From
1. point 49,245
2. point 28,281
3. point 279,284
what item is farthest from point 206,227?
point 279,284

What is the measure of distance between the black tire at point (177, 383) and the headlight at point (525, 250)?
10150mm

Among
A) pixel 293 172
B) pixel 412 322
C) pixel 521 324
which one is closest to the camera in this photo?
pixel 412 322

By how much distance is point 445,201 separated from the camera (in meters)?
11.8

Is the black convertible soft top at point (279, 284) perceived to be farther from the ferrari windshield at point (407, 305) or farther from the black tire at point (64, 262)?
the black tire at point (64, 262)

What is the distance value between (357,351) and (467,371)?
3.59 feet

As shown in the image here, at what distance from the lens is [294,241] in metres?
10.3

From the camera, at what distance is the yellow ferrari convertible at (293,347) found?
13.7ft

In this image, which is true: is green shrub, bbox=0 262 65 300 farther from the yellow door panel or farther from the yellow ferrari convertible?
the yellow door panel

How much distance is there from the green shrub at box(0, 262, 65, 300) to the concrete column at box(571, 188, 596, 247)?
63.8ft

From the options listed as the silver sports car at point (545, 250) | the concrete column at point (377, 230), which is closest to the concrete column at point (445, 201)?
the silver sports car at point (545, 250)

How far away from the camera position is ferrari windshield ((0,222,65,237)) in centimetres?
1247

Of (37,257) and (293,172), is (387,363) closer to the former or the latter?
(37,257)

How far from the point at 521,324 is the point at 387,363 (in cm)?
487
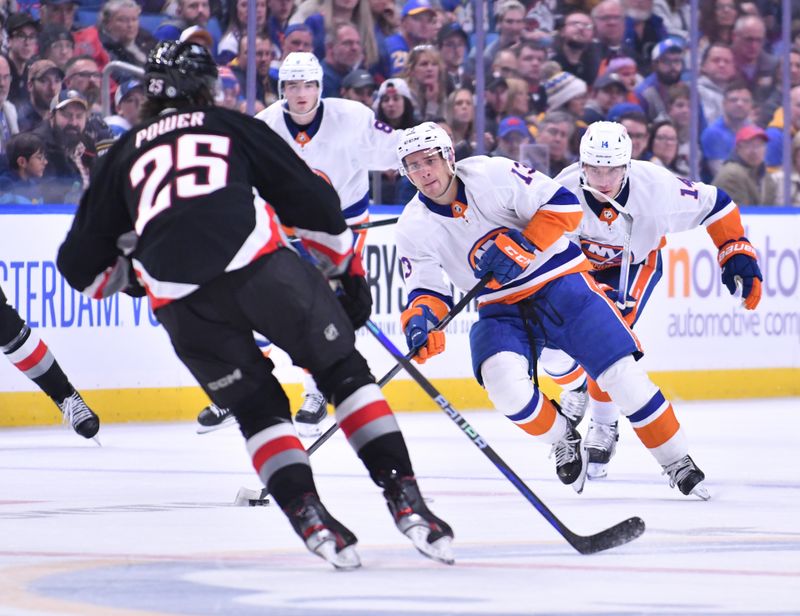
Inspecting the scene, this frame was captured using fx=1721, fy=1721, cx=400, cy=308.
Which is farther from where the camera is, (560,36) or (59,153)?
(560,36)

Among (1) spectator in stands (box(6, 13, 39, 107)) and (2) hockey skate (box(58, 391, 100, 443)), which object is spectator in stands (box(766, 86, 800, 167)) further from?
(2) hockey skate (box(58, 391, 100, 443))

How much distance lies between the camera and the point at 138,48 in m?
7.78

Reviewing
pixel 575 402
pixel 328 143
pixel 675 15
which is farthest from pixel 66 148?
pixel 675 15

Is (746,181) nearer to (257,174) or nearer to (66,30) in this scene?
(66,30)

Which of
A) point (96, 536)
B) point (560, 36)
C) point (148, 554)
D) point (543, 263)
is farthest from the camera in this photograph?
point (560, 36)

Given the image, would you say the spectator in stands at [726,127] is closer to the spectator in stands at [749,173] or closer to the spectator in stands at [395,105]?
the spectator in stands at [749,173]

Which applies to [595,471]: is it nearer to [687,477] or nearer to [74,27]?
[687,477]

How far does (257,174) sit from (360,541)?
0.94 metres

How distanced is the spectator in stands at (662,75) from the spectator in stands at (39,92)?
12.1 feet

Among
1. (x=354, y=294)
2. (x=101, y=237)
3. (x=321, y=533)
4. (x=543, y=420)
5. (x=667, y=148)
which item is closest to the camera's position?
(x=321, y=533)

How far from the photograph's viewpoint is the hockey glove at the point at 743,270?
5469 mm

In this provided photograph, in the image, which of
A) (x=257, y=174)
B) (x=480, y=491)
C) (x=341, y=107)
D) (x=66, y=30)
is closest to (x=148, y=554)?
(x=257, y=174)

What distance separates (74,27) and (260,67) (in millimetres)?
974

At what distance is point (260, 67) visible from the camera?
27.0 ft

◇ ◇ ◇ ◇ ◇

> [WORK TO DO] Copy exactly, and only, the lines from the one containing "Given the image, would" through the last line of the listing.

> [THE REPLY]
Given the image, would you say the spectator in stands at [726,127] is closer to the spectator in stands at [749,173] or closer to the spectator in stands at [395,105]?
the spectator in stands at [749,173]

Which applies to [595,471]: is it nearer to [687,477] or nearer to [74,27]?
[687,477]

How far does (257,174) sit from (360,541)?
0.94 metres

How distanced is the spectator in stands at (662,75) from the spectator in stands at (39,92)?
12.1 feet

Among
1. (x=354, y=294)
2. (x=101, y=237)
3. (x=321, y=533)
4. (x=543, y=420)
5. (x=667, y=148)
which item is closest to the camera's position?
(x=321, y=533)

How far from the photograph's viewpoint is the hockey glove at the point at 743,270?
5469 mm

In this provided photograph, in the image, which of
A) (x=257, y=174)
B) (x=480, y=491)
C) (x=341, y=107)
D) (x=66, y=30)
is closest to (x=148, y=554)?
(x=257, y=174)

What distance separates (74,27) and (260,67) (in millimetres)?
974

At what distance is point (260, 67) visible from the camera?
27.0 ft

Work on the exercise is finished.